Portée par la reprise du transport aérien en Afrique de l’Ouest, la plateforme d’Abidjan poursuit sa montée en puissance, dans un contexte de concurrence accrue entre hubs régionaux et d’enjeux de compétitivité.
En 2025, l’aéroport international Félix Houphouët-Boigny d’Abidjan a enregistré une progression modérée de son trafic passagers, passé de 2 535 451 en 2024 à 2 551 915 voyageurs, selon des propos rapportés par la presse locale et attribués à Dioman Coné, directeur de cabinet du ministre des Transports et des Affaires maritimes. Ces données ont été rendues publiques le jeudi 9 avril 2026, à l’ouverture de l’atelier national consacré à la compétitivité du transport aérien.
Sur le réseau domestique, le trafic est estimé à près de 100 000 passagers par an. Cette activité a été soutenue par 33 228 mouvements d’avions enregistrés sur la période. Le fret aérien affiche, pour sa part, un volume de 34 844 tonnes, en hausse de 7 % en glissement annuel. Malgré cette évolution, le trafic passagers reste légèrement en deçà des prévisions formulées en juillet dernier, qui tablaient sur 2 570 000 voyageurs en 2025.
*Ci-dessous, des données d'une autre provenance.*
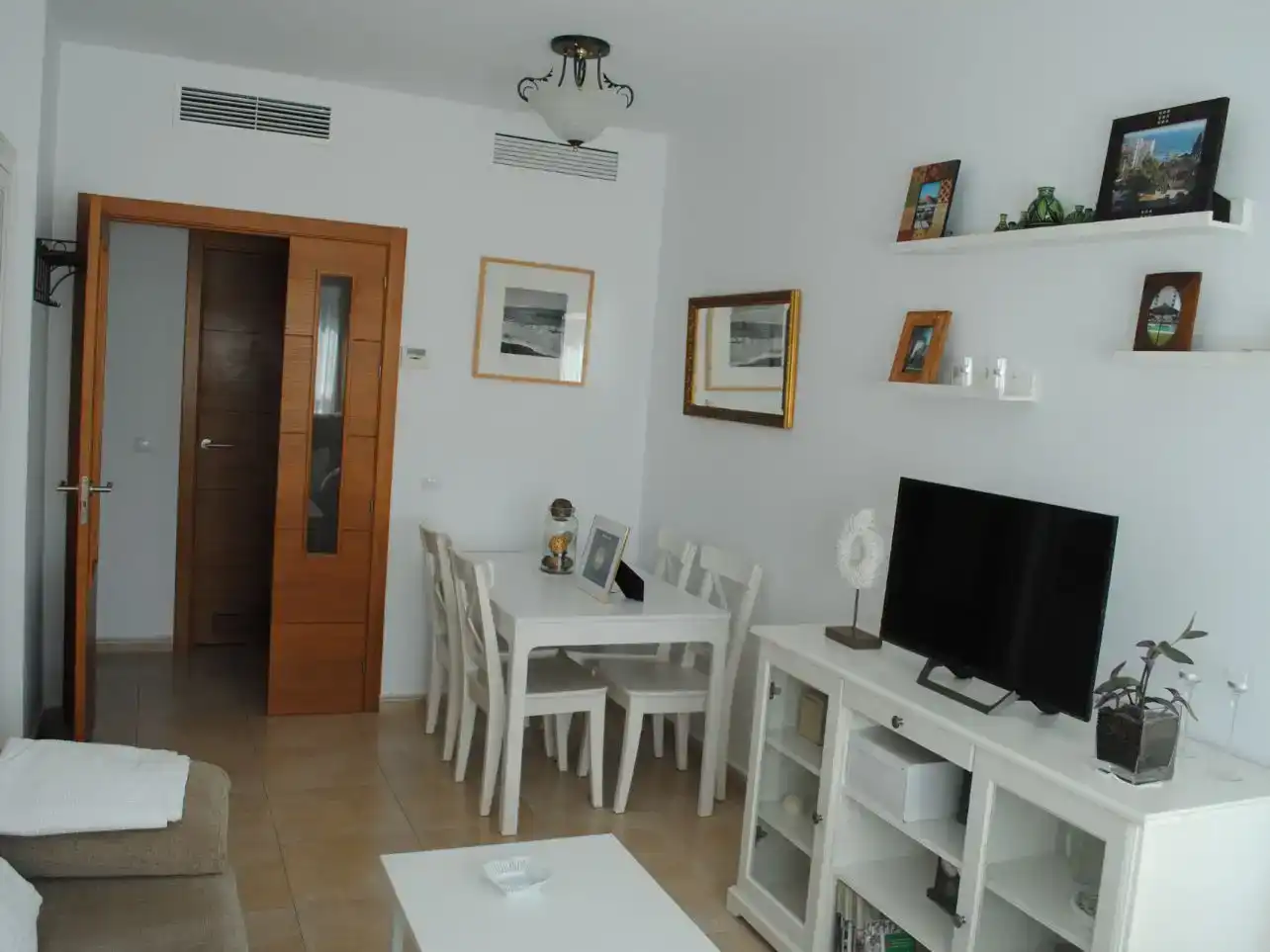 Sala d'estar de Pis en venda en Rincón de la Victoria amb Aire condicionat, Piscina i Balcó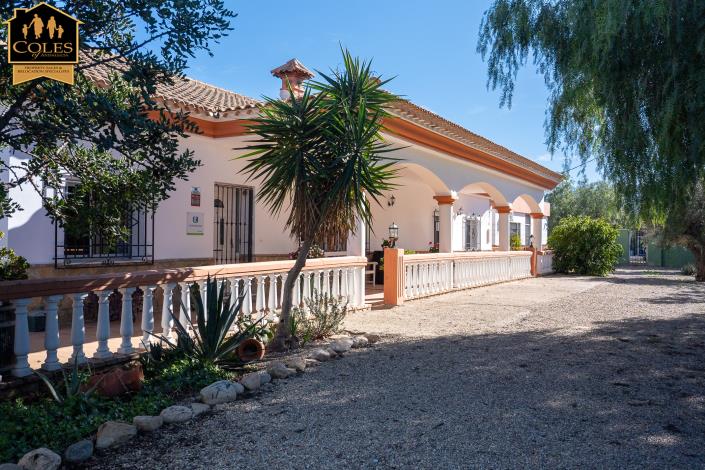 Image No.47-6 Bed Villa / Detached for sale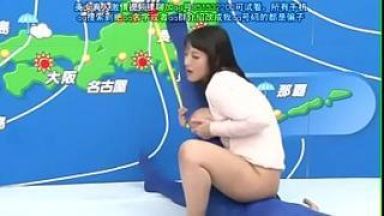 【巨乳】「明日は局地的に潮がふります」 お仕事中にＳＥＸ始める淫乱美女！ 澁谷果歩 【美女】のthumbnail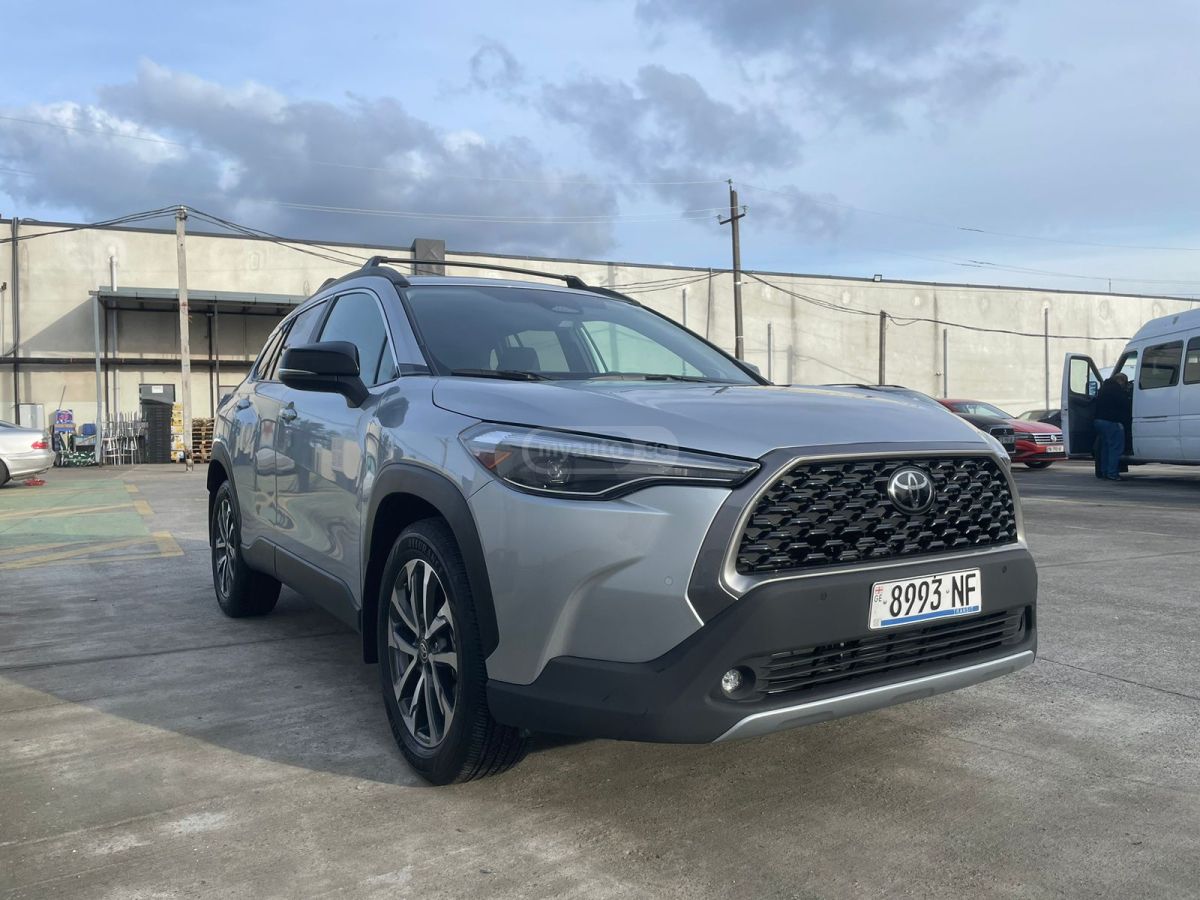 Toyota Corolla cross - фото 3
A ce stade, les autorités n’ont pas encore communiqué de détails sur la segmentation du trafic. En 2024, l’espace CEDEAO représentait toutefois la principale source de flux, devant la France. Doté d’un réseau régional étendu, le transporteur national, Air Côte d’Ivoire, continue en revanche de jouer un rôle clé sur ce segment. Selon les données de la direction, la compagnie contribue en moyenne à hauteur de 36 % du trafic global de la plateforme d’Abidjan.
Actuellement, l’aéroport est desservi par 41 destinations internationales, dont Bruxelles, Dubaï et Istanbul. Dans la continuité des travaux de l’atelier national clôturé la semaine dernière , une feuille de route est en cours d’élaboration afin de positionner Abidjan comme un hub aérien de référence en Afrique de l’Ouest. Parmi les principaux défis identifiés figurent les politiques fiscales, l’efficacité des procédures, la fluidité des opérations aéroportuaires ainsi que la compétitivité globale des plateformes.